**Selected passage:**
— begin —
I agree, the thrust of the Easterbrook presentation is correct. The world temps follow a combination of PDO and solar output fluctuations that cannot be challenged over the short term. We need to look into whether both data series are connected over the longer term.
The TSI argument is just a strawman used by the warmista’s, there are much bigger fluctuations in UV and EUV that can account for a larger solar contribution to global temp changes. Perhaps some of the TSI brigade should acquaint themselves with some of the new research in this area especially concentrating on the polar vortex changes during extended solar minimums. The last three very cold winters provide ample data for those wanting to dig deeper.
Easterbrook uses the standard PDO values (http://jisao.washington.edu/pdo/PDO.latest) as far as I can see. I cant see why it is necessary to compare with other pacific indexes.
Thank you Dr. Easterbrook.

Moderate Republican
June 17, 2011 8:05 pm

Mark Wilson says June 17, 2011 at 2:13 pm “Doesn’t work that way. You are the one claiming that current ice levels are the lowest ever. You need to back up your claim.”
Mark Wilson says: June 17, 2011 at 2:15 pm “The arctic warmed the last time the PDO was in it’s warm phase. Then the cold phase came along and it cooled back down.”
Is there a citation / or citations that empirically review how the PDO in warm/cold phase impacted the ice that you can share?
Looking forward to reading those. Thanks.

R. Gates
June 17, 2011 8:16 pm

steven mosher says:
June 17, 2011 at 2:08 pm
R. Gates. I bet we go lower than 2007 with ice this year.
whadda u think
_____
Could be….I’d give it a better than 50/50 chance at the present moment. Weather will play a big role, but the large expanses of open water right now in the Kara. Laptev, and Barrents sea means lots of warm water going into the heart of the melt season in July and August,

rbateman
June 17, 2011 9:01 pm

Old Engineer says:
June 17, 2011 at 6:36 pm
The link to the distant past in terms of Grand Solar Minimums and climate downturns exists mostly in Literature from the times in question. Science as we know it either did not exist or was in its infancy. I.E. – not enough was looked at to pin down a causation for the correlation, nor is there enough knowledge to determine a mechanism for the big chills. We just know that in space-time, they co-exist.
Even larger questions loom:
What specific phenomena on the Sun (that we now see) do what things to the climate, both in Grand Minima and Grand Maxima?
Are the proxies that are available for the unobserved periods of Solar Activity accurate and without contamination?
Do the various Grand Minima always exhibit the same set of phenomena, or are they unique combinations?

savethesharks
June 17, 2011 9:04 pm

R. Gates says:
June 17, 2011 at 8:16 pm
steven mosher says:
June 17, 2011 at 2:08 pm
R. Gates. I bet we go lower than 2007 with ice this year.
whadda u think
_____
Could be….I’d give it a better than 50/50 chance at the present moment. Weather will play a big role, but the large expanses of open water right now in the Kara. Laptev, and Barrents sea means lots of warm water going into the heart of the melt season in July and August.
========================
Why don’t you guys take your off-thread to one that discusses sea ice….as opposed to a discussion on the sunspot issue.
— end —
**Given entries:**
— begin —
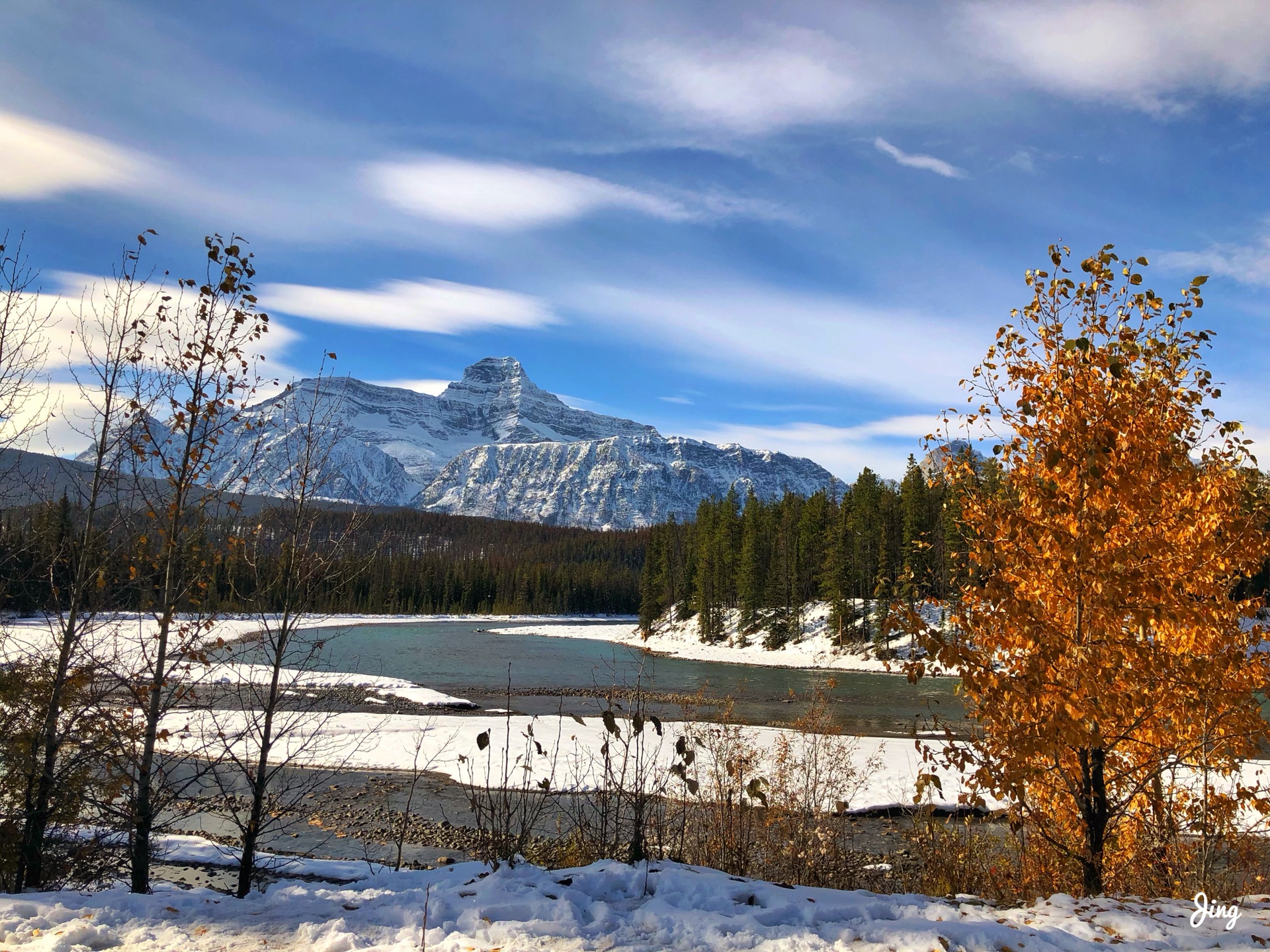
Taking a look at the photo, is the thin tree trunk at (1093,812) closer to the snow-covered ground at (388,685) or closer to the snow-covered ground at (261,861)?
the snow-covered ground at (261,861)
— end —
— begin —
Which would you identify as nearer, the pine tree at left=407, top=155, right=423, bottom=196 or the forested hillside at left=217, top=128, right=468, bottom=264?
— end —
**Problem description:**
Answer these questions about the comment thread:
1. What chance does R. Gates give that ice will go lower than 2007 this year?
2. At what time on June 17, 2011 did Mark Wilson post the comment saying the arctic warmed the last time the PDO was in its warm phase?
3. According to savethesharks, what issue is the discussion supposed to be about?

**Finished task:**
1. Better than 50/50.
2. 2:15 pm.
3. The sunspot issue.